With all this extra power and trick AWD system, performance is unsurprisingly excellent. The zero-to-60-mph sprint is stated to take only 4.1 seconds in base spec and 4.0 seconds in the Competition. Top speed? Well, it depends. Regular X3/X4 Ms top-out at 155 mph, but an optional M Driver's package nudges the Vmax to 174 mph. In Competitions, you'll see an indicated 177 mph before it runs into the limiter.
Of course, the twins are outfitted with buckets of additional performance-oriented weaponry and gadgets to make sure they stay shiny side up. Both have an M Adaptive suspension offering Comfort, Sport, and Sport+ settings, along with bushings, bearings, and structural reinforcements unique to the twins and shared between them. Shortly after launch, an underhood brace can be upgraded to a carbon-reinforced plastic unit in August.
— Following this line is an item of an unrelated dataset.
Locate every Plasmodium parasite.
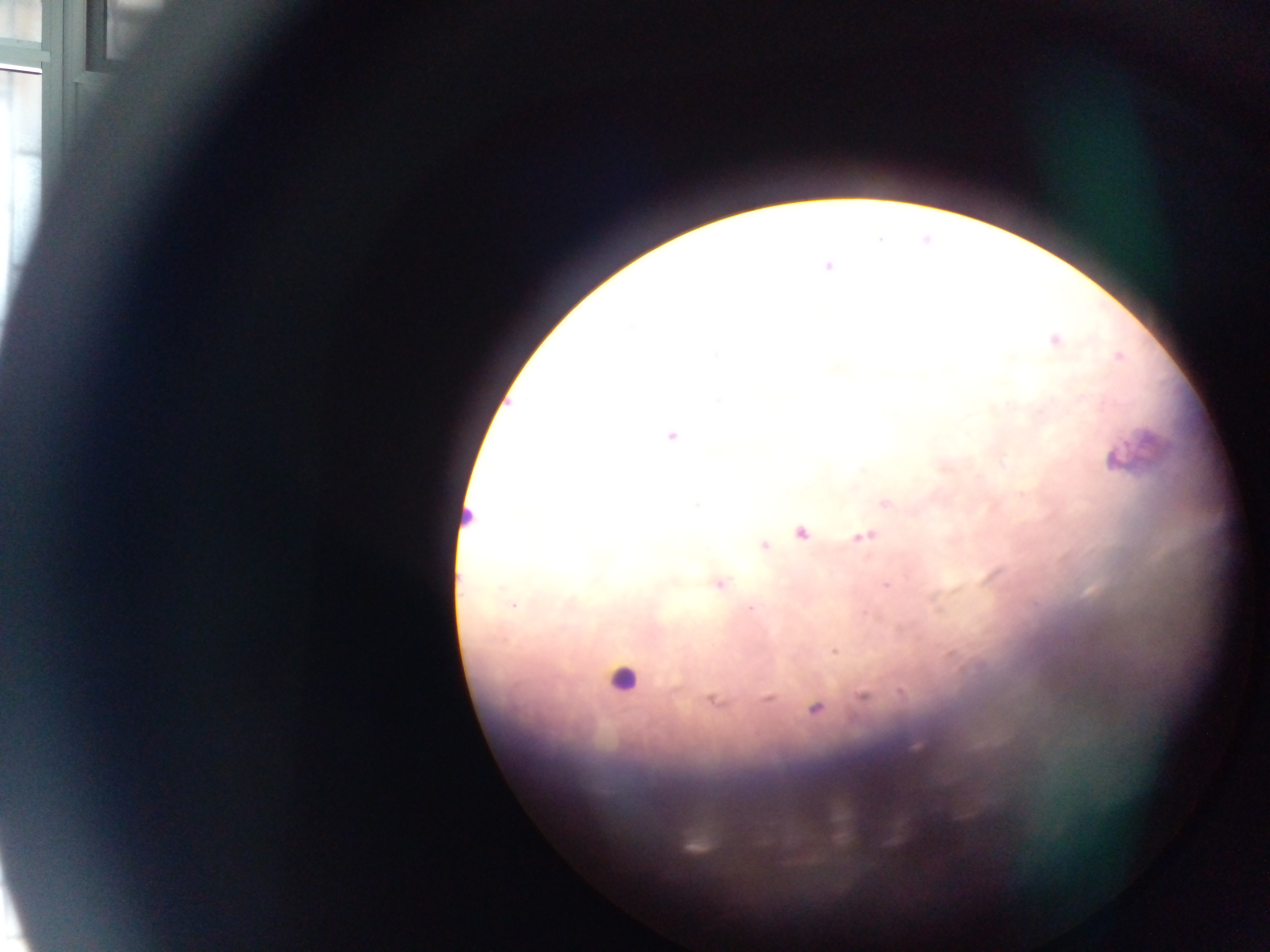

Differences between the regular and Competition models are limited to unique anti-roll bars for each variant.
BMW futzed with the electric steering motor to sharpen response, while the brakes now feature beefier 15.6-inch rotors slowed by four-piston calipers in the front and 14.6-inchers in the back grabbed by a single-piston caliper. There's an electronically adjustable exhaust as well, along with a M Sport exhaust standard on the Competition.
Visually, it's exactly as you might expect, with a larger, more aggressive front fascia and rear lower valence. The X3 and X4 Ms wear all-new 20- and 21-inch wheelsets at all four corners, depending on which trim you choose. If you peek around back, there's a hatch-mounted spoiler, the first time an X3 or X4 has been fitted with such a piece.
No surprises inside, either. Non-Competitions arrive with standard Sport seats, with the grippier and less compromising M Sport seats of the Competition being optional on regular versions. Aluminum, carbon-fiber, and Alcantara trim is scattered around the cabin, which also gets M-specific digital gauges and performance displays.
This is exactly what we'd imagined the X3 M and X4 M to be in terms of specs, performance, and looks. We may not be surprised, but we're pleased such wacko vehicles exist, even if hi-po SUVs are almost prosaic at this point in time. Production begins in April of this year, with sales to start shortly thereafter we imagine. No pricing has yet been announced.